These ubiquitous, spooky folk tales exist everywhere, and a lot of them take surprisingly similar forms. How does a single story like the one often called “Humans Can Lick Too” or "The Licked Hand" make its way into every slumber party in America? Thrillist recently investigated the question with a few experts, finding that most of these stories have very deep roots.

In the case of The Licked Hand, its origins go back more than a century. In the 1990s, Snopes found that a similar motif dates back to an Englishman’s diary entry from 1871. In it, the diary keeper, Dearman Birchall, retold a story he heard at a party of a man whose wife woke him up in the middle of the night, urging him to go investigate what sounded like burglars in their home.

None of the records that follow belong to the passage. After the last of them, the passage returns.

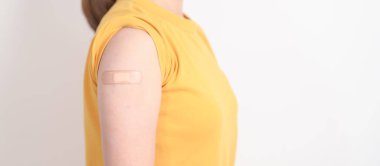 Aşı olduktan sonra bandajlı yetişkin kadın. Grip aşısı, HPV, Zoster, IPD, DTP veya Difteri, Tetanos ve Pertusis, MMR, Hepatit B, Covid ve Varicella aşısı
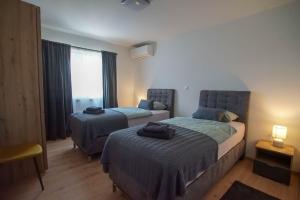 Ένα ή περισσότερα κρεβάτια σε δωμάτιο στο Apartman Petra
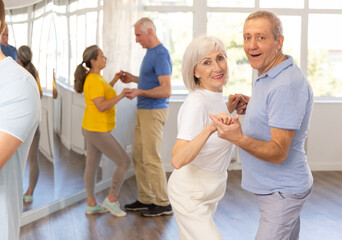 Cheerful senior woman practicing passionate samba with interested attentive man in dance class for...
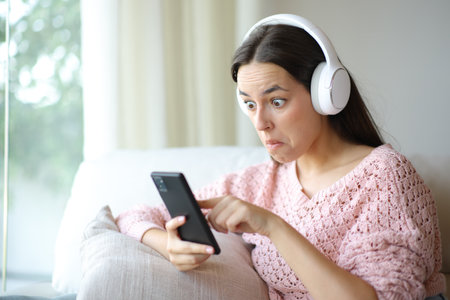 Perplexed woman listening audio with smart phone and headphone at homeの写真素材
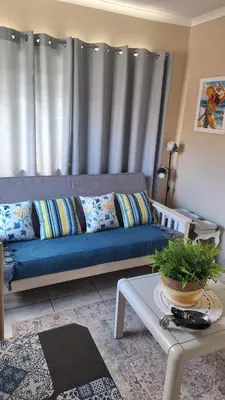a living room with a blue couch in front of a window at Senelle accomodation in Hermanus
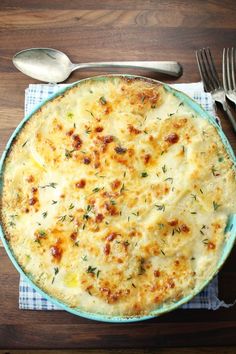 a blue plate topped with cheese covered casserole next to silverware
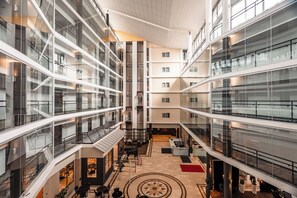 Um átrio com vários níveis, guarda-corpos de vidro, um espaço central aberto com assentos e um padrão circular no chão.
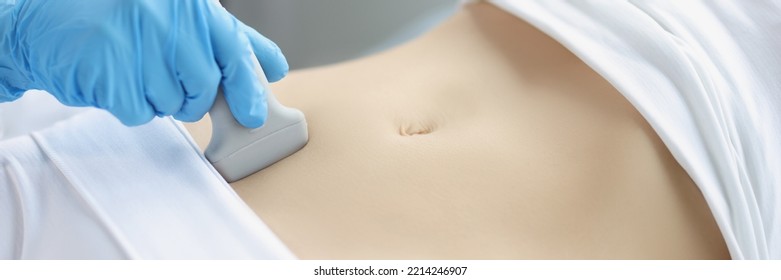 Hands On A Woman's Stomach, Ultrasound Abdominal Cavity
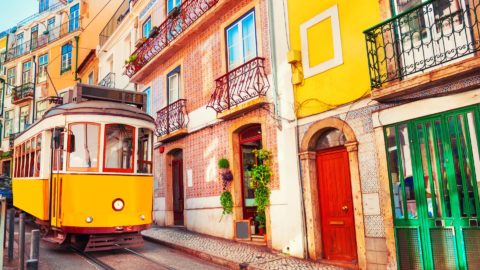 lisbon tram in colourful street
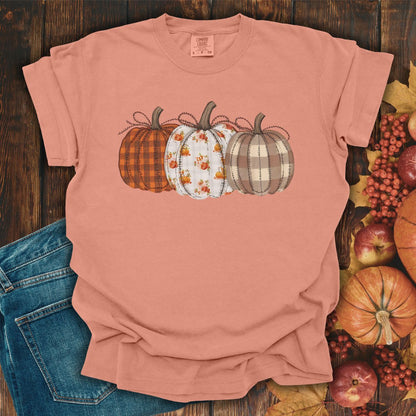 Terracotta Quilted Pumpkins T-Shirt with plaid, gingham, and leaf patterned pumpkins.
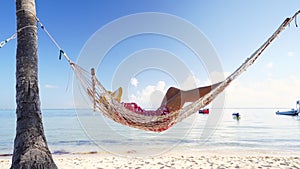 Girl relaxing in a hammock on tropical island beach. Summer vacation in Punta Cana, Dominican Republic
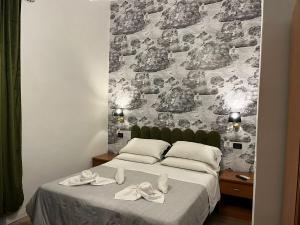 A bed or beds in a room at Les Artes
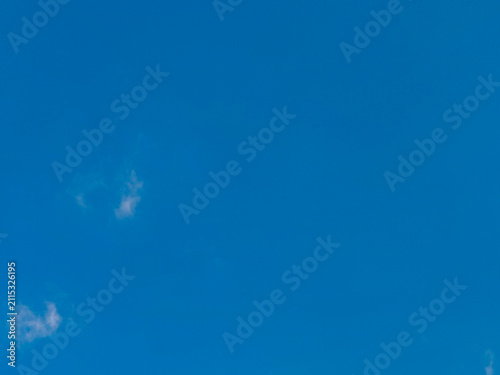  a clear blue sky with a few wispy, white clouds. Used as a clean canvas for digital wallpapers, graphic design, or presentation slides.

He told his wife that it was only the dog, reaching out his hand. He felt the dog lick his hand … but in the morning, all his valuables were gone: He had clearly been robbed.

A similar theme shows up in the short story “The Diary of Mr. Poynter,” published in 1919 by M.R. James. In it, a character dozes off in an armchair, and thinks that he is petting his dog. It turns out, it’s some kind of hairy human figure that he flees from. The story seems to have evolved from there into its presently popular form, picking up steam in the 1960s. As with any folk tale, its exact form changes depending on the teller: sometimes the main character is an old lady, other times it’s a young girl.

You’ll probably hear these stories in the context of happening to a “friend of a friend,” making you more likely to believe the tale. It practically happened to someone you know! Kind of! The setting, too, is probably somewhere nearby. It might be in your neighborhood, or down by the local railroad tracks.

Thrillist spoke to Dr. Joseph Stubbersfield, a researcher in the UK who studies urban legends, who says the kind of stories that spread widely contain both social information and emotional resonance. Meaning they contain a message—you never know who’s lurking in your house—and are evocative.

If something is super scary or gross, you want to share it. Stories tend to warn against something: A study of English-language urban legends circulating online found that most warned listeners about the hazards of life (poisonous plants, dangerous animals, dangerous humans) rather than any kind of opportunities. We like to warn each other of the dangers that could be lurking around every corner, which makes sense considering our proven propensity to focus on and learn from negative information. And yes, that means telling each other to watch out for who’s licking our hands in the middle of the night.

Just something to keep in mind as you eagerly await Jezebel’s annual scary story contest.